Вскоре после второго фестиваля диагнозов эпохи в Лауэнштайне в ноябре 1917 года Макс Вебер читает в Мюнхене один из самых знаменитых своих докладов на тему «Наука как профессия». Выступить с этим докладом его попросили «вольные» студенты, не принадлежавшие ни к одной из студенческих корпораций. Проблематика организованной

ими серии докладов «Интеллектуальный труд как профессия» была связана с жалобами самих студентов на то, что ни одно объединение в рамках движения молодежи — начиная с последователей Георге, включая юношеский туристический союз «Вандерфогель»[654], и заканчивая реформаторской педагогикой — до сих пор не ставило вопрос о профессиональной деятельности как самоцели, об этом «молохе», об этом губительном «чудовище, засевшем в самом сердце нашего мира и тянущем свои ненасытные щупальца ко всему, что дышит молодостью». Это же в точности тот же самый образ, что в 1910 году Альфред Вебер выбрал для описания чиновничества, а в 1912-м — для описания капиталистического профессионального труда! Он тоже говорил о «чудовищном аппарате, засасывающем людей» и прежде всего — и в этом заключалась его главная идея — элиту, которая, в отличие от рабочего класса, не восстанавливала нарушенное равновесие в отпущенное ей свободное время, а имела склонность к сверхидентификации с профессиональной жизнью. Поэтому неудивительно, что Александр Шваб, автор статьи «Профессия и молодежь» в экспрессионистском журнале «Белые листы», ссылается на Альфреда и Макса Веберов как на «единственных авторов нашей эпохи», «которые смогли сказать что–то важное о профессии так, что их услышали»[655].

Говорили они, впрочем, отнюдь не одно и то же, ибо Макс Вебер, разумеется, не имел ни малейшего намерения выступать против профессионального труда от имени жизни и молодости. Он, напротив, прежде всего дает беспристрастное описание структурных условий, которые в 1917 году ожидают всякого, кто решит стать ученым: условий доступа к профессии, организации профессионального труда и карьерного роста. При этом университетскую организацию Вебер описывает как место, где странным образом пересекаются самые разные социальные влияния. Если в Германии ученому в должности приват–доцента приходится самому содержать себя вплоть до того момента, когда он становится профессором, то в американской системе образования работа ассистента хоть и скудно, но все же оплачивается университетом, и он сразу же оказывается в роли служащего. Именно за этой «бюрократической системой», по мнению Вебера, будущее науки. В то же время университет, который вследствие этого приобретает черты государственно–капиталистического предприятия, Вебер описывает как «царство аристократии духа», ибо речь здесь идет о научном воспитании нового поколения без оглядки на их будущую клиентуру. С другой стороны, по крайней мере в сфе ре социальных и гуманитарных наук, исследователи — это ремесленники, владеющие средствами своего труда — библиотекой. Что касается платы за отдельные лекции, перечисляемой профессору дополнительно к его жалованью, то Вебер видит в этом проявление демократии. В итоге университет оказывается чем–то вроде аристодемобюро–плутократии[656].

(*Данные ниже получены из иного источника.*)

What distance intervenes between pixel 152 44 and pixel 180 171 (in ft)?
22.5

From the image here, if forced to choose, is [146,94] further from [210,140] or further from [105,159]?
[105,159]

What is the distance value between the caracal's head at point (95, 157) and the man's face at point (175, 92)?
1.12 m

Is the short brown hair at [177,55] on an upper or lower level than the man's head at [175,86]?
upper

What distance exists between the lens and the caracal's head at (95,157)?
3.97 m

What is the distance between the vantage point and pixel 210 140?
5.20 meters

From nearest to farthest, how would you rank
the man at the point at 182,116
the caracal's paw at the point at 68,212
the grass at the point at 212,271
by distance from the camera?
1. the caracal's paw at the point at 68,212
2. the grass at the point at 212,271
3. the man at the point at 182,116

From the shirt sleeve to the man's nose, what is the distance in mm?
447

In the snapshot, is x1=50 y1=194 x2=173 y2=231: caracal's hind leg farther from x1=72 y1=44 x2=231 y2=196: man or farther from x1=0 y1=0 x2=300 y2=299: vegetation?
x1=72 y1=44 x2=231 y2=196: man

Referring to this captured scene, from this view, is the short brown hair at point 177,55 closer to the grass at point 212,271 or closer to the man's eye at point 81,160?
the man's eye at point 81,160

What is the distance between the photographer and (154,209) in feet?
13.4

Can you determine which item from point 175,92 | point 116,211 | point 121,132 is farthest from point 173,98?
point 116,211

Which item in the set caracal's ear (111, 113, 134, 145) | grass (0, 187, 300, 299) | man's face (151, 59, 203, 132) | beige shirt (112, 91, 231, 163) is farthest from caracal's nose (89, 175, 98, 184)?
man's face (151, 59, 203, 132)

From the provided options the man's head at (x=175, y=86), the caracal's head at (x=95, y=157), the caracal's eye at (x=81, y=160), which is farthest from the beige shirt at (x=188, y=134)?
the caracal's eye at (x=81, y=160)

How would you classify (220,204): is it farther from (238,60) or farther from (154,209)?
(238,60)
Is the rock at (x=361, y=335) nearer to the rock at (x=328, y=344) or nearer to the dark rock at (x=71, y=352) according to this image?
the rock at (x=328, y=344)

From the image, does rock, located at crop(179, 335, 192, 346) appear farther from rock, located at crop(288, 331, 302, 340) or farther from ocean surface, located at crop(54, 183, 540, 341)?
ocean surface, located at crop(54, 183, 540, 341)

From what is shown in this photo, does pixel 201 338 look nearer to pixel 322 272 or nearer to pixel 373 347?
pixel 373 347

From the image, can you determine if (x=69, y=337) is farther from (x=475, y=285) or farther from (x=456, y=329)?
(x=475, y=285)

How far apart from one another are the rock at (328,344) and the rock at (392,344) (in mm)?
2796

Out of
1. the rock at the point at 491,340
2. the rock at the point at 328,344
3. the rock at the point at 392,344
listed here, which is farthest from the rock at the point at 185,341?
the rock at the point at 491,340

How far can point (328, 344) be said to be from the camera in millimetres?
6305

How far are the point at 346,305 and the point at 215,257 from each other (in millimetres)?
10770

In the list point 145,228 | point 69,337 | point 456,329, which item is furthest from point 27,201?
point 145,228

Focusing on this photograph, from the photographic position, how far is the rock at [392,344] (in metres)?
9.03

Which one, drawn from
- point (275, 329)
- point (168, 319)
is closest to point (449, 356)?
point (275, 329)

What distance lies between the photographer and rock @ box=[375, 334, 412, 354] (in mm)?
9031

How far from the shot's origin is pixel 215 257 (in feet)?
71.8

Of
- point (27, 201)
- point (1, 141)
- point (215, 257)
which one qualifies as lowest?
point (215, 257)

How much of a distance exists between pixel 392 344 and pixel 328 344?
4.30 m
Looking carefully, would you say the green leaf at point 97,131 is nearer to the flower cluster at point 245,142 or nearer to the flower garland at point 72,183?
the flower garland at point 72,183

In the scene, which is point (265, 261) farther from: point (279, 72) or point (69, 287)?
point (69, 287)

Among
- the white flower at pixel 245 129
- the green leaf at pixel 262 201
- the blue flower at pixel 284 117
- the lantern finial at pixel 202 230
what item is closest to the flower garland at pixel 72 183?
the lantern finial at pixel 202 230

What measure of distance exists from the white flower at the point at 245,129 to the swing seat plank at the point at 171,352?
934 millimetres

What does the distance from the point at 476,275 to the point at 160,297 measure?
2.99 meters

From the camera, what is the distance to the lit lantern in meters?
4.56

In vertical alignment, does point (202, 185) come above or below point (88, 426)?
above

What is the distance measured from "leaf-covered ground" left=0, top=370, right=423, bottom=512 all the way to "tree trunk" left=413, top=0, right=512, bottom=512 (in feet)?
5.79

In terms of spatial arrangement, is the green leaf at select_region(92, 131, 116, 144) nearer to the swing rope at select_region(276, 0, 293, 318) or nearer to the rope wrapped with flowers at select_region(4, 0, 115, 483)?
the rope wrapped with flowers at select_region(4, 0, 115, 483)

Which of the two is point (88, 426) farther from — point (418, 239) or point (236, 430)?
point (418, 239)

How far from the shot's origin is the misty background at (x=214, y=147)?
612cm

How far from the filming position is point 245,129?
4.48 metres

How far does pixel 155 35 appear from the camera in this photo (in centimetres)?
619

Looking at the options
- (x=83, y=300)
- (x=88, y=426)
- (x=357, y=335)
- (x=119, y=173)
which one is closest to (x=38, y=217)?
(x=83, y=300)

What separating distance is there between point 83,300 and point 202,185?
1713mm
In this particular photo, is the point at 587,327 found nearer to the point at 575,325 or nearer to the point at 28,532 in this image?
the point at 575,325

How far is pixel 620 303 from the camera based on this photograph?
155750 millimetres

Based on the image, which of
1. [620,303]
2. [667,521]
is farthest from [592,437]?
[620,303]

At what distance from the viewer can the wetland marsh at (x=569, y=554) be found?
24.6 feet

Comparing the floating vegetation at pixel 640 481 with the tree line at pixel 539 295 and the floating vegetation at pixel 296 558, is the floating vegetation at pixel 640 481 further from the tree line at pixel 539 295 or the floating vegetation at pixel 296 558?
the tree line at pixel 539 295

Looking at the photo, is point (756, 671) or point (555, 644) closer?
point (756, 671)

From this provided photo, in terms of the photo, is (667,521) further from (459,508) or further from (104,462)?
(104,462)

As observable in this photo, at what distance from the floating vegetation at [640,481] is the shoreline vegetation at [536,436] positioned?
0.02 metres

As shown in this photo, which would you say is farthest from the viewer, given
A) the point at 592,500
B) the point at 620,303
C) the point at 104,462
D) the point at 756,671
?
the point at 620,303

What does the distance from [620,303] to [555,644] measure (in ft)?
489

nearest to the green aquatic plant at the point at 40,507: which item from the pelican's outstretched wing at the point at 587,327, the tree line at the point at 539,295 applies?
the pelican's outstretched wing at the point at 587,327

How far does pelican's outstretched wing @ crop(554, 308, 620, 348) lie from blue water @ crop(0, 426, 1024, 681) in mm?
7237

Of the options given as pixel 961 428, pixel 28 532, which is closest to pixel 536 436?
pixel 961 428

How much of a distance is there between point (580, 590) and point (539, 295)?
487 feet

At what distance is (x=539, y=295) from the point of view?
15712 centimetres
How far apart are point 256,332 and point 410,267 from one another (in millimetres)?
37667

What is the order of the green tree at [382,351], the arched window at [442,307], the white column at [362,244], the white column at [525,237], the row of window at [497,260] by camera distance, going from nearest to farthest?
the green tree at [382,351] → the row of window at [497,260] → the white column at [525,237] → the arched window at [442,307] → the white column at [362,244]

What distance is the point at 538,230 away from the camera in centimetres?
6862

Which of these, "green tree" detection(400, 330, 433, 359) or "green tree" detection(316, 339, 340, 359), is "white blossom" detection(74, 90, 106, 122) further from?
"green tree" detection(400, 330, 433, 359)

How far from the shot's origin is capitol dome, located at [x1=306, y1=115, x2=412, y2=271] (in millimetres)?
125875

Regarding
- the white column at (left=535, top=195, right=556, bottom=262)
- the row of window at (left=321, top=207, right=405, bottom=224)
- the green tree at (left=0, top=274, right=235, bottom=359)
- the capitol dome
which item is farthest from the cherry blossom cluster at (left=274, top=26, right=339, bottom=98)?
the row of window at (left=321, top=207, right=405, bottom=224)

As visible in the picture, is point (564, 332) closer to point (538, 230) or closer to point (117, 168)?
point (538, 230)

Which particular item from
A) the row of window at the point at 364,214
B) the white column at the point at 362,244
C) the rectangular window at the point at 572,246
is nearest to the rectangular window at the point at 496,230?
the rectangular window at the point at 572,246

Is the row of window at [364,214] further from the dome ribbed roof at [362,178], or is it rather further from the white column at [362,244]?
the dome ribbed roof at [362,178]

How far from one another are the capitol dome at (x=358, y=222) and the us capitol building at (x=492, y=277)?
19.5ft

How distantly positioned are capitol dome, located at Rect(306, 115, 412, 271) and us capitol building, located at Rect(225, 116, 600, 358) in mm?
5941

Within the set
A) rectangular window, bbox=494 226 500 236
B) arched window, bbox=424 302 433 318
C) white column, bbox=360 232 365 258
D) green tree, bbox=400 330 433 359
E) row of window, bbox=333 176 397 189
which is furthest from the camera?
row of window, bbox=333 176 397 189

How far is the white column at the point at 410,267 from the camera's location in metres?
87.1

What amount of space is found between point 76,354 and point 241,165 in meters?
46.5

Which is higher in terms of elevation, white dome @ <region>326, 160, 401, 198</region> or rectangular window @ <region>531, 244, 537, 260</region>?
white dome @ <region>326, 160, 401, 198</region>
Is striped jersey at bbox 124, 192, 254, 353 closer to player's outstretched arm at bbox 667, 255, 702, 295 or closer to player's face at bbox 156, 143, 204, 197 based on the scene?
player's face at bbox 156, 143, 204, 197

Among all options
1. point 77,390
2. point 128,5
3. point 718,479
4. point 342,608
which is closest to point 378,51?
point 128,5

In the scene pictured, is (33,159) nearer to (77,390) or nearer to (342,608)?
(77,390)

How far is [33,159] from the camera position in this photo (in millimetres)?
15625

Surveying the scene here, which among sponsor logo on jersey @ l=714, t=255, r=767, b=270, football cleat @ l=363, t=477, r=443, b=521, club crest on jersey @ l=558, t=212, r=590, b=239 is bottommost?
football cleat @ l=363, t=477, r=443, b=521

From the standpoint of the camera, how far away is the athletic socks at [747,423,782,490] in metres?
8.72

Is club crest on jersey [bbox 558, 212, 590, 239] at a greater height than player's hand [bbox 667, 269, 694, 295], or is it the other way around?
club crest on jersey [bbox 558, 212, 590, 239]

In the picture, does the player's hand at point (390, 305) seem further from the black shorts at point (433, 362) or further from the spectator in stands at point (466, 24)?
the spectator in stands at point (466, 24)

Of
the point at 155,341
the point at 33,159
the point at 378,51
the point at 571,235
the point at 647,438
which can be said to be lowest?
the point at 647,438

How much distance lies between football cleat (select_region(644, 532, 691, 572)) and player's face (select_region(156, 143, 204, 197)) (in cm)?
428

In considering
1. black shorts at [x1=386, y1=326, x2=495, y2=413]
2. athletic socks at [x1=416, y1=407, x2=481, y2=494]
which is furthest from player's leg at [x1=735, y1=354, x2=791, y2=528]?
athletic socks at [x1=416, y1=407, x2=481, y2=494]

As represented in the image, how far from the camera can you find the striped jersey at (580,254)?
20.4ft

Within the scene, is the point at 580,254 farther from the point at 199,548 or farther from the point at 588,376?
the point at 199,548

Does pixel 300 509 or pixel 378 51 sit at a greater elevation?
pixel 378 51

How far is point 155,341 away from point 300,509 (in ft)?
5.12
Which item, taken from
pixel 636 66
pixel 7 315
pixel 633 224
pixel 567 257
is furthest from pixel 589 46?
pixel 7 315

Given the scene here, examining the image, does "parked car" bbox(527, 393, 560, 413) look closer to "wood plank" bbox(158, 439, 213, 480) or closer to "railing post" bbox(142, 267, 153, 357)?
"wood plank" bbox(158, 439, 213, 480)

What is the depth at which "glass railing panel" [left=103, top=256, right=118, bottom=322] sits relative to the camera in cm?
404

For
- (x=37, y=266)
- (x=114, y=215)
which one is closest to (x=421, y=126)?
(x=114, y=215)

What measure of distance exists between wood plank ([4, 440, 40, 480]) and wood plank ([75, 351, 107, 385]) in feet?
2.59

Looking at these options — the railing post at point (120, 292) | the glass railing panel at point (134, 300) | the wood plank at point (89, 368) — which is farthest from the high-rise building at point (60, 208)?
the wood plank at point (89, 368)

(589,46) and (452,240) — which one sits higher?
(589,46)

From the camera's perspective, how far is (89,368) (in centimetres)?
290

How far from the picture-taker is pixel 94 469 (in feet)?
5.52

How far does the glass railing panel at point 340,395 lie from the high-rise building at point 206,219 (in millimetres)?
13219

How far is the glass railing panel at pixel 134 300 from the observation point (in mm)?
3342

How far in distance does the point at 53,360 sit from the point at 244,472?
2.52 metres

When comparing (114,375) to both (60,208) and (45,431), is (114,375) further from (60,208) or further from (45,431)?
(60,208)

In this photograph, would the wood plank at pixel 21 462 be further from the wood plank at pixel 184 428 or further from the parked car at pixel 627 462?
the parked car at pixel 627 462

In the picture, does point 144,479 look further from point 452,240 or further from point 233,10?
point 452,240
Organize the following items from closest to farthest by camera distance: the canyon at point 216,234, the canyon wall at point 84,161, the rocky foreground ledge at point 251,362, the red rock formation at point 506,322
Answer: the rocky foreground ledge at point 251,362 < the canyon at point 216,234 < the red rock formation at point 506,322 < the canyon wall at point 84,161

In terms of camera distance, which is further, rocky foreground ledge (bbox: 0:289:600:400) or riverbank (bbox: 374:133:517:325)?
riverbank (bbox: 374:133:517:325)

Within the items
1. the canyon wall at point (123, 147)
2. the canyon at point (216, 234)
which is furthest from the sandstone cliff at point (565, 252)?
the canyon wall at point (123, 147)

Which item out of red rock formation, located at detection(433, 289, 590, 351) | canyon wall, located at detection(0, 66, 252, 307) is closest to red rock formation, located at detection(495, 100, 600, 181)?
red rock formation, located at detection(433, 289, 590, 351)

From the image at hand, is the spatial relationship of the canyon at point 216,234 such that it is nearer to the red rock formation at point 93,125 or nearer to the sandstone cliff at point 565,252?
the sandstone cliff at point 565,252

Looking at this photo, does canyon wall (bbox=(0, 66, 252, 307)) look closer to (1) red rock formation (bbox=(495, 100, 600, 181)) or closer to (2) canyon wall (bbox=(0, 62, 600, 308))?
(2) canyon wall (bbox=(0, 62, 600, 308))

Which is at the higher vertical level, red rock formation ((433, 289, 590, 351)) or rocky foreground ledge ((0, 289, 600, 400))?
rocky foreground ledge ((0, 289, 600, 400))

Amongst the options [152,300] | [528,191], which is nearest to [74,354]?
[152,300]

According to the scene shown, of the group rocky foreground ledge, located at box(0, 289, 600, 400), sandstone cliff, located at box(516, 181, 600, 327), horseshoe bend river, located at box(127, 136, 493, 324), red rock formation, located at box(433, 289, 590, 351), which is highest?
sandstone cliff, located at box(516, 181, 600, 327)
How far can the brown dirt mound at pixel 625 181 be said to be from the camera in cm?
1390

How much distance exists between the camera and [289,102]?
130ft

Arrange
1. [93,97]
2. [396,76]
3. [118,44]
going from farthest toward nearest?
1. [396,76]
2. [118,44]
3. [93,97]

Нас не должно удивлять, что научную карьеру Вебер сравнивает с «азартной игрой». Если причиной неудачи того или иного кандидата может быть несоответствие аристократии духа, или же возражения бюрократического и демократического порядка, или недостаточная поддержка со стороны плутократии, то вероятность неудачи действительно не так уж мала, тем более если число людей, обладающих определенной квалификацией, растет быстрее, чем число соответствующих должностей. По статистике в 1908 году в немецких и австрийских университетах было 1437 профессоров, возглавлявших кафедру, и 1324 приват–доцента, притом что число претендентов на должность заведующих кафедрой неуклонно возрастало. В результате уже в те годы, прежде всего в крупных городах, таких как Берлин или Вена, приват–доцентов было почти втрое больше, чем ординарных профессоров[657]. Впрочем, здесь необходимо отметить, что Вебер несколько преувеличивает в связи с тем, что в качестве примера он берет свой собственный путь на кафедру. Сам он, разумеется, стал ординарным профессором в столь молодом возрасте не «по чистой случайности»[658]. Кроме того, в те годы, когда он занимал кафедру, число профессорских должностей пока еще почти вдвое превышало число приват–доцентов. Теперь же, в 1917 году, Вебер высказывает свое мнение в эпоху, когда в связи с ростом университетов положение науки начинает меняться.

Случайность научной карьеры в глазах Вебера усиливается еще и потому, что к ученому предъявляются два не связанных между собой требования: производство нового знания и обучение нового поколения. Вебер читает свой доклад в тот момент, когда университет уже давно перестал соответствовать идеальному принципу «единства исследования и преподавания». Вплоть до XIX века этот принцип был призван ограждать университетское образование от трансляции знания, не осмысленного преподавателем, и отделить тех, кто сам проводит исследования, от тех, кто только читает, собирает и сортирует информацию. Университетский преподаватель не просто транслирует знание, но и учит студентов, как это знание производится. В реальности же, как утверждает Вебер, встречаются выдающиеся исследователи, неспособные преподавать, — он

указывает на физика Германа фон Гельмгольца и историка Леопольда фон Ранке, встречаются и посредственные ученые, прекрасно справляющиеся с ролью преподавателя, некоторые профессора — плохие преподаватели и при этом совершенно не занимаются исследованиями, и, наконец, есть и такие образцовые личности, в которых все совершенно, и одна способность усиливает другую. Однако в силу того что кадровые вопросы решаются с учетом обоих этих аспектов — «конкуренции за студентов» среди университетов и оценки научных достижений кандидата со стороны аристократов духа, к академической карьере добавляется еще один фактор неопределенности11.[659]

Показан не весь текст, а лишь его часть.